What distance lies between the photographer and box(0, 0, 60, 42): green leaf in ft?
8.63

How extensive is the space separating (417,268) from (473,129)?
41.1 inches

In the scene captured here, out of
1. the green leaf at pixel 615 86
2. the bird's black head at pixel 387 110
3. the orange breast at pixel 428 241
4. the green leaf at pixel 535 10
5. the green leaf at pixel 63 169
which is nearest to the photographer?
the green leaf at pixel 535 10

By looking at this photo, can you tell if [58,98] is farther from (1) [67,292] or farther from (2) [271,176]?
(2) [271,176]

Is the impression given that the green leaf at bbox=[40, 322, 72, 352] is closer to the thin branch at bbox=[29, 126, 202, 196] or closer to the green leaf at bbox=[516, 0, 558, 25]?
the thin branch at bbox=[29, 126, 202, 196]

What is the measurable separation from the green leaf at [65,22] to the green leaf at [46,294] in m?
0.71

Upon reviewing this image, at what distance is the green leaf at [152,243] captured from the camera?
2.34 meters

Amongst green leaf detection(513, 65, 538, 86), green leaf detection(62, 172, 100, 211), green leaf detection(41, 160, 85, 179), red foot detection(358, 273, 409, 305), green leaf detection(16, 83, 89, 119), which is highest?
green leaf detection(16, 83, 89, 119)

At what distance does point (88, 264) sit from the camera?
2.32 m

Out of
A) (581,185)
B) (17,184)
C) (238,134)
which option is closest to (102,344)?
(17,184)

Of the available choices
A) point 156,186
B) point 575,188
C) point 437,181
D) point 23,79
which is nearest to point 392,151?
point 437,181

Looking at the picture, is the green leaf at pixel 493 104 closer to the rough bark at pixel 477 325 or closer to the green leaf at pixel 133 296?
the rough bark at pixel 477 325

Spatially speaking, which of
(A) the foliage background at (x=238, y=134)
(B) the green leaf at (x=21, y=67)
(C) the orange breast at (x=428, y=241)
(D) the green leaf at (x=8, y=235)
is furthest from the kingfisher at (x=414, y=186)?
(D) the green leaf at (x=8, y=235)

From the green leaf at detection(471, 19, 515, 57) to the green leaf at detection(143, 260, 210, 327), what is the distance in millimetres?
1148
--
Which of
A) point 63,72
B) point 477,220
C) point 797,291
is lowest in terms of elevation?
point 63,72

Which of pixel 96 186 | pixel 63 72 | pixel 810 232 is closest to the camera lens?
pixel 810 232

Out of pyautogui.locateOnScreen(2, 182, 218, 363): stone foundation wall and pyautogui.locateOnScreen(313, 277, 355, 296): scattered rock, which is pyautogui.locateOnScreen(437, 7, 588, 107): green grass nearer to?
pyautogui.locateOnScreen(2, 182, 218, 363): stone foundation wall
--
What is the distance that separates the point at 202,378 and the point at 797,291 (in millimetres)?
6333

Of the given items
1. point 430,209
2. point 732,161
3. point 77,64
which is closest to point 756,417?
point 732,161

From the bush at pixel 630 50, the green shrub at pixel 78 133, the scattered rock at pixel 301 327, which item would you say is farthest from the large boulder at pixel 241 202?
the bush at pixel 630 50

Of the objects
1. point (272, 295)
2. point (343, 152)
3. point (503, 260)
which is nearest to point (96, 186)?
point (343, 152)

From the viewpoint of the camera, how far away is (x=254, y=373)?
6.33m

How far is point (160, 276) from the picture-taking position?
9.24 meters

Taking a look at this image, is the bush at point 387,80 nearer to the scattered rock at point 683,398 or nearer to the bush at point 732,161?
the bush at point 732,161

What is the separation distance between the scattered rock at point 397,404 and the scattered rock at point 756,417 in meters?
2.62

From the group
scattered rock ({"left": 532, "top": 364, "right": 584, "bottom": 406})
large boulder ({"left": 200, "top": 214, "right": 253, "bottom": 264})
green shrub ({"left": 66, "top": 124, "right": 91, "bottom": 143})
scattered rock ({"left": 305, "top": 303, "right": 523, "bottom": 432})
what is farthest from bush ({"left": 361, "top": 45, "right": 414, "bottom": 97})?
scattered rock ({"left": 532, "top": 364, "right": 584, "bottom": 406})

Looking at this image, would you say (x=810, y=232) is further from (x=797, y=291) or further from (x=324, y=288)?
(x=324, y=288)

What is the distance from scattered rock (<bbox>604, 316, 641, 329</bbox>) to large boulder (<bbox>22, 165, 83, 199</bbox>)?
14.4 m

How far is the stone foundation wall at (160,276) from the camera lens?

* GOAL
Scale the distances in everything from "What is the measurable" down to "2.34 meters", both ends included. Copy those rows again in full, and multiply only the distance values in the answers by 1.3, rounding each to the number of decimals it had and rounding halves up.

* THE OUTPUT
What is the measurable separation from the green leaf at [65,22] to the green leaf at [46,294] in m?
0.92

Upon reviewing this image, at what distance is the green leaf at [152,243] captured from the camera?
3.04 meters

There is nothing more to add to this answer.